Delayed Gratification Baseball shouldn't alter its rambling pace to fit our go-go era--or a TV time slot
Impatience is a virtue in America, where even fast food isn't
fast enough. Americans once ate leisurely dinners but then
discovered TV dinners, and then McDonald's, and then the
drive-through window at McDonald's, and finally the number-coded
meal ordered through the drive-through window at McDonald's. The
trouble with instant gratification is that it takes too long, a
notion best expressed by comedian Steven Wright, who aspired to
put instant coffee in a microwave oven and actually go back in
time.
Baseball was once a happy exception to this national antsiness.

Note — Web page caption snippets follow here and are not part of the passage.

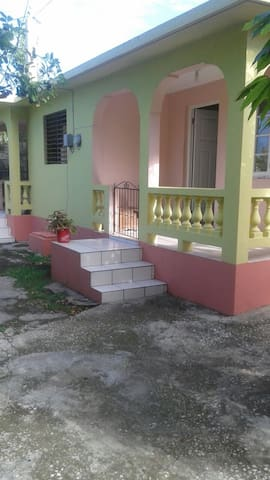 Chelsea Inn...the Place to be!!! - Montego Bay - Rumah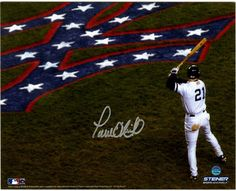 Paul O'Neill Signed 01 WS On Deck w/ Red White & Blue Yankee Logo Horizontal 8x10 Photo (Signed In Silver)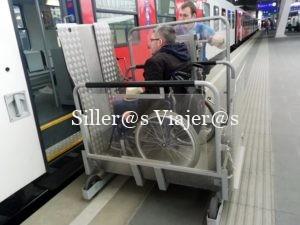 Asistencia para acceder al tren por la plataforma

In baseball gratification was delayed or never arrived at all. A
four-hour game might end in rain. Your Cubs might not win for
three quarters of a century. The impossibly cheap prizes awarded
in contests administered by the Topps Company always required
six to eight weeks for delivery. Baseball introduced "Wait till
next year" into the public lexicon. But who has time to wait
anymore?
In its account of a recent Cubs victory, the Associated Press
declared, "Sammy Sosa remained homerless for the season...." It
was only the Cubs' third game, but already Sosa was consigned to
a homerless shelter, hopelessly behind a record pace. Perhaps
that's a blessing. If he or someone else does take the nation on
another joyride this summer, it will be one in which members of
the media shout daily from the backseat, "Are we there yet? Are
we there yet?"
Why is baseball suddenly in a hurry? Commissioner Bud Selig
announced last week the creation of the Hank Aaron Award. It
will annually honor the "best hitter" in each league. "The Hank
Aaron Award is on a par with the Cy Young and the MVP," said
Selig, as if the trophy, sponsored by a lemonade firm, can be
made instantly historic and prestigious simply by decreeing it
so. The best things in baseball have always been worth waiting
for. The eminent baseball writer Roger Angell publishes perhaps
two pieces a year in The New Yorker: one in the fall (on spring
training) and one in the spring (on the Fall Classic). And no
one's telling him to speed it up.
During the Yankees' hopelessly shower-soaked home opener last
Friday, new Bombers TV analyst Tim McCarver suggested waiving
the mandatory 45-minute waiting period before a game can be
called due to rain. It was an outrageous proposal. For years the
only upside to Braves games were the impromptu Sanford and Son
marathons shown during Biblically long rain delays on the
Superstation.
Everything about baseball, from the games to the season to Randy
Johnson's mud flap, is too long by half. But that is baseball's
peculiar charm. Which is why we should thank the Man
Upstairs--which is to say, the official scorer--for the box
score. The box score is like the Oscars: It gets longer, more
tedious, more self-important every spring, and I say more power
to it. Indeed, the standard box is now a ludicrously complicated
rectangle half a foot long. The box score in my morning paper
lists not only those players who grounded into double plays but,
even more uselessly, the double-play combinations that turned
them.
Ninety years ago Franklin Pierce Adams wrote:
These are the saddest of possible words: "Tinker to Evers to
Chance."
Trio of bear Cubs and fleeter than birds, Tinker to Evers to
Chance.
Last Friday morning box score archaeologists were rewarded with
this notation in The New York Times: DP-Minnesota 1 (Guardado,
Hocking and Mientkiewicz). It was agate poetry, well worth 45
minutes of digging to discover it, and I couldn't help but think:
These names are baseball's most polysyllabic--Guardado, Hocking
and Mientkiewicz.
Triplicate Twins or unplayable Scrabble rack? Guardado, Hocking
and Mientkiewicz....
The Supremes said you can't hurry love. I say you can't hurry
baseball. Which may be why it is one game still worth loving.